> _Work order_
For every line in the material, print that line exactly.

> _Data to examine_
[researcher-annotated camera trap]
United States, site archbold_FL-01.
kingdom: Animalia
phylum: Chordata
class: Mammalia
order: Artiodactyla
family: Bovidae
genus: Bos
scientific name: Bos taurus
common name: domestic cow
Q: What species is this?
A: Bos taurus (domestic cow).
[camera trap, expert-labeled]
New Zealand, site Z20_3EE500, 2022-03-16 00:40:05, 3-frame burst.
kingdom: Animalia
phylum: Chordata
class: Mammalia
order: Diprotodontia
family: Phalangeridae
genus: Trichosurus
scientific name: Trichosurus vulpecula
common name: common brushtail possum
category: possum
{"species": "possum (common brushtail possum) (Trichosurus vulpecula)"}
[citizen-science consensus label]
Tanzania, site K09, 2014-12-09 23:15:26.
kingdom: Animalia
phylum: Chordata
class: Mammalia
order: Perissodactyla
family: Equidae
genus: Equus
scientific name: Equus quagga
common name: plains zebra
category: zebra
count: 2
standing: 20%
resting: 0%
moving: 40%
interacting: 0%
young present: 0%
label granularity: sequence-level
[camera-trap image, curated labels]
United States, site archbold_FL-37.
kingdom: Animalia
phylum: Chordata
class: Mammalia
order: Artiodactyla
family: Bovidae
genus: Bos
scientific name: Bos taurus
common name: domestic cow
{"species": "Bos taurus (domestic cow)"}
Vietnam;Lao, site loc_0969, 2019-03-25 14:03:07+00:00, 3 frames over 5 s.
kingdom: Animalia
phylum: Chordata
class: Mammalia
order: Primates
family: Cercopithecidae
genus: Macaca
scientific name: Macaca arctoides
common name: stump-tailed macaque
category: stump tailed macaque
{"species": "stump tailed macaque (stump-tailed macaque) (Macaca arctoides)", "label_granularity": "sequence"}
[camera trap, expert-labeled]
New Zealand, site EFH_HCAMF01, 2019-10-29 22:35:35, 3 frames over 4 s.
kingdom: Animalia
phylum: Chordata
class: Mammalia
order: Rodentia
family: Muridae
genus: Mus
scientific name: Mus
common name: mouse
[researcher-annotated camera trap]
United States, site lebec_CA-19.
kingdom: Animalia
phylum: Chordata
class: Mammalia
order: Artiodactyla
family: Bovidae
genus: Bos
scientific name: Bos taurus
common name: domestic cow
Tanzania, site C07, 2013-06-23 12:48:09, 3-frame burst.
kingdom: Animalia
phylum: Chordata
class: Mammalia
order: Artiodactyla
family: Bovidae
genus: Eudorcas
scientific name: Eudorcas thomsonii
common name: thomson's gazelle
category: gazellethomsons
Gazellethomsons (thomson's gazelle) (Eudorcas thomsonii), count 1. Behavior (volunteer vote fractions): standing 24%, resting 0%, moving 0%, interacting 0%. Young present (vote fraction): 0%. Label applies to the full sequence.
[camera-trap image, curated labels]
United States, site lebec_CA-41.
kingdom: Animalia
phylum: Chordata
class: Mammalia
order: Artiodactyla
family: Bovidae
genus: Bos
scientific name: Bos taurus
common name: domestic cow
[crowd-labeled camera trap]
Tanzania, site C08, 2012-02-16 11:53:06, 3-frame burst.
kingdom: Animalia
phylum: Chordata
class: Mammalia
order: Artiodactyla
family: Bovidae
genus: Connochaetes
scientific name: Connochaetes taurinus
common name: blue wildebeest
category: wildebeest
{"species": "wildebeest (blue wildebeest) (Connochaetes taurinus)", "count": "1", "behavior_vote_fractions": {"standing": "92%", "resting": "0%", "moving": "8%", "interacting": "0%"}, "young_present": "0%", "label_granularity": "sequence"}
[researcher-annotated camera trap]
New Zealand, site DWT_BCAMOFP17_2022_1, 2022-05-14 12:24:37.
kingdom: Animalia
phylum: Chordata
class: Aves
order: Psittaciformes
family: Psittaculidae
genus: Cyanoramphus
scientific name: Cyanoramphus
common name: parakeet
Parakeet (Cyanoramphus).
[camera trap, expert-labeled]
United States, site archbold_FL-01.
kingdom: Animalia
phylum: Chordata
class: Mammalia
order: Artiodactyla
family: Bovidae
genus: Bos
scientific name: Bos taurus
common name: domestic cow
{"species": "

> _Task solution_
[researcher-annotated camera trap]
United States, site archbold_FL-01.
kingdom: Animalia
phylum: Chordata
class: Mammalia
order: Artiodactyla
family: Bovidae
genus: Bos
scientific name: Bos taurus
common name: domestic cow
Q: What species is this?
A: Bos taurus (domestic cow).
[camera trap, expert-labeled]
New Zealand, site Z20_3EE500, 2022-03-16 00:40:05, 3-frame burst.
kingdom: Animalia
phylum: Chordata
class: Mammalia
order: Diprotodontia
family: Phalangeridae
genus: Trichosurus
scientific name: Trichosurus vulpecula
common name: common brushtail possum
category: possum
{"species": "possum (common brushtail possum) (Trichosurus vulpecula)"}
[citizen-science consensus label]
Tanzania, site K09, 2014-12-09 23:15:26.
kingdom: Animalia
phylum: Chordata
class: Mammalia
order: Perissodactyla
family: Equidae
genus: Equus
scientific name: Equus quagga
common name: plains zebra
category: zebra
count: 2
standing: 20%
resting: 0%
moving: 40%
interacting: 0%
young present: 0%
label granularity: sequence-level
[camera-trap image, curated labels]
United States, site archbold_FL-37.
kingdom: Animalia
phylum: Chordata
class: Mammalia
order: Artiodactyla
family: Bovidae
genus: Bos
scientific name: Bos taurus
common name: domestic cow
{"species": "Bos taurus (domestic cow)"}
Vietnam;Lao, site loc_0969, 2019-03-25 14:03:07+00:00, 3 frames over 5 s.
kingdom: Animalia
phylum: Chordata
class: Mammalia
order: Primates
family: Cercopithecidae
genus: Macaca
scientific name: Macaca arctoides
common name: stump-tailed macaque
category: stump tailed macaque
{"species": "stump tailed macaque (stump-tailed macaque) (Macaca arctoides)", "label_granularity": "sequence"}
[camera trap, expert-labeled]
New Zealand, site EFH_HCAMF01, 2019-10-29 22:35:35, 3 frames over 4 s.
kingdom: Animalia
phylum: Chordata
class: Mammalia
order: Rodentia
family: Muridae
genus: Mus
scientific name: Mus
common name: mouse
[researcher-annotated camera trap]
United States, site lebec_CA-19.
kingdom: Animalia
phylum: Chordata
class: Mammalia
order: Artiodactyla
family: Bovidae
genus: Bos
scientific name: Bos taurus
common name: domestic cow
Tanzania, site C07, 2013-06-23 12:48:09, 3-frame burst.
kingdom: Animalia
phylum: Chordata
class: Mammalia
order: Artiodactyla
family: Bovidae
genus: Eudorcas
scientific name: Eudorcas thomsonii
common name: thomson's gazelle
category: gazellethomsons
Gazellethomsons (thomson's gazelle) (Eudorcas thomsonii), count 1. Behavior (volunteer vote fractions): standing 24%, resting 0%, moving 0%, interacting 0%. Young present (vote fraction): 0%. Label applies to the full sequence.
[camera-trap image, curated labels]
United States, site lebec_CA-41.
kingdom: Animalia
phylum: Chordata
class: Mammalia
order: Artiodactyla
family: Bovidae
genus: Bos
scientific name: Bos taurus
common name: domestic cow
[crowd-labeled camera trap]
Tanzania, site C08, 2012-02-16 11:53:06, 3-frame burst.
kingdom: Animalia
phylum: Chordata
class: Mammalia
order: Artiodactyla
family: Bovidae
genus: Connochaetes
scientific name: Connochaetes taurinus
common name: blue wildebeest
category: wildebeest
{"species": "wildebeest (blue wildebeest) (Connochaetes taurinus)", "count": "1", "behavior_vote_fractions": {"standing": "92%", "resting": "0%", "moving": "8%", "interacting": "0%"}, "young_present": "0%", "label_granularity": "sequence"}
[researcher-annotated camera trap]
New Zealand, site DWT_BCAMOFP17_2022_1, 2022-05-14 12:24:37.
kingdom: Animalia
phylum: Chordata
class: Aves
order: Psittaciformes
family: Psittaculidae
genus: Cyanoramphus
scientific name: Cyanoramphus
common name: parakeet
Parakeet (Cyanoramphus).
[camera trap, expert-labeled]
United States, site archbold_FL-01.
kingdom: Animalia
phylum: Chordata
class: Mammalia
order: Artiodactyla
family: Bovidae
genus: Bos
scientific name: Bos taurus
common name: domestic cow
{"species": "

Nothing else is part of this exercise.